The motor is probably a two or three phase permanent magnet rotor synchronous motor, which accounts for the generated voltages you saw with the vaccum cleaner spin up. (clever idea, that!)
The other leads might be temperature sensors as part of the overload protection. How many?? Some PM rotor, AC drive motors use hall effect devices for commutation signals. But if the rotor poles have a little skew, the whole system will be self starting with a lock- in as synchronous speed is reached.

Over speed protection may or may not be not needed depending on how the maximum frequency is generated.

Often, input power input is limited so the pump runs slow at high pressure, and comes up to full speed as pressures drop.

A motor drive using FETs rated for a couple amps at 50-60 V could make a simple controller.

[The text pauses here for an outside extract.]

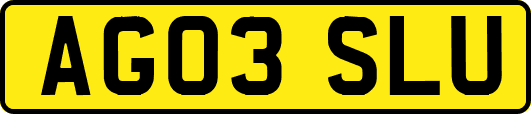 AG03 SLU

All you need to get it going is one or two phase shiftng ccts and an oscillator. Even an old LM565 VCO could drive it. The coils would effectively smooth the square wave to a reasonable sine shape. Use the LM8038 (? part number) function generator chip and you have sinewaves right out the door.

I don't know how sophisticated the controller needs to be. Probably inversely proportional to the operator's sophiciation... . You might pull it off. A 60krpm drive only requires 1KHz drive frequency for 2pole motor configuration.. ( RPM = 60*N*f , where N is number of pole pairs, and f is drive frequency),

Dave Cooper
guest

Re: Turbo pump question

Post by guest »

Thanks for the answers.

I found out that the motor has four windings connected in a kind of four-tier star - actually it's probably two center-tapped windings with the taps connected together. Phases are 0-90-180-270 degrees - actually
two windings at 90 deg.

Maybe I could drive this with a stereo audio amp plus two transformers to get things floating (because of the connected center taps)?

If a comutation phase reference is not needed, I'll try to generate the quadrature sines with some software and a PC sound card for the first try...
guest

Re: Turbo pump question

Post by guest »

You might want to check out the TEA3718 stepper motor driver IC. I believe this is used at least in the smaller Balzers controllers of that era, and will probably work on the larger with apropriate buffer XSTRs. Balzers can probably provide a manual for the matching controller for your pump, which will include the schematic.